▶ TEXTAUSZUG:
>>>>>
Management-Zusammenfassung dieses Beitrags:
→ Fehler können unterschiedlich klassifiziert werden, je nach Blickwinkel ergeben sich unterschiedliche Klassen und Kategorien von Fehlern.
In diesem Beitrag werden Fehlerklassifikationen vorgestellt.
1. Einleitung und Grundlagen
1.1 Definitionen
Das /→ ISTQB-→ Glossar/ verwendet den Begriff “Fehlertaxonomie” (Defect taxonomy) und damit bezeichnet “eine → Liste von Kategorien, entworfen um → Fehlerzustände zu identifizieren und klassifizieren”.
In der Wikipedia steht zur Fehlerklassifizierung /#Wiki-Fehler/:
“Die Fehlerklassifizierung ordnet Fehler nach unterschiedlichen Kriterien in verschiedene Klassen ein und gibt damit eine Reihenfolge vor, welcher Fehler vorrangig behandelt werden muss.”
<<<<<
▶ ARBEITSANWEISUNG:
Schreibe den Text über Fehlerklassifikationen nach seinem letzten Satz weiter. Die anschließenden Zeilen stammen aus einer anderen Quelle.

▶ ERFASSTE DATEN:
>>>>>
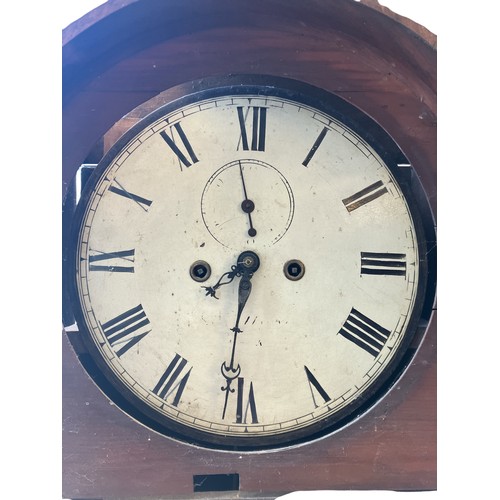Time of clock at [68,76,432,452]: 7:31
<<<<<
▶ LÖSUNG:
Anmerkung:
In diesem Beitrag wird “Fehler” dem “→ Fehlerzustand” gleichgesetzt.
1.2 Ein Ansatz zur Fehlerklassifikation
Ein Ansatz zur Fehlerklassifikation ist in Abbildung 1.1 dargestellt — es Fehler klassifiziert werden nach:
- → Fehlerschwere: Wie sind die Auswirkungen auf den Gebrauch des Produkts?
- Einfachheit der Entdeckung: Wie einfach kann der Fehler entdeckt werden?
- Entdeckungswahrscheinlichkeit: Mit welcher Wahrscheinlichkeit kann der Fehler entdeckt werden?
- → Zeitpunkt der Entdeckung: Wann und wie frühzeitig kann der Fehler entdeckt werden?
- Fehlerbehebungsaufwand: Wie hoch sind die Kosten zur Behebung des Fehlers?
Abbildung 1.1: Mögliche Fehlerklassifikation
1.3 Produkt‑, Prozess- und Verhaltensfehler
Generell können Fehler auch in Produkt‑, Prozess- und Verhaltensfehler unterteilt werden:
- Produktfehler bezeichnen Fehler, die in einem Produkt vorhanden sind
- Prozessfehler beschreiben Fehler bei Vorgehen
- Verhaltensfehler beziehen sich auf ein (individuelles) → Fehlerverhalten (Achtung: Nicht → Fehlverhalten) von Personen oder Gruppen
Produkt‑, Prozess- und Verhaltensfehler hängen zusammen und können nicht immer streng voneinander getrennt werden.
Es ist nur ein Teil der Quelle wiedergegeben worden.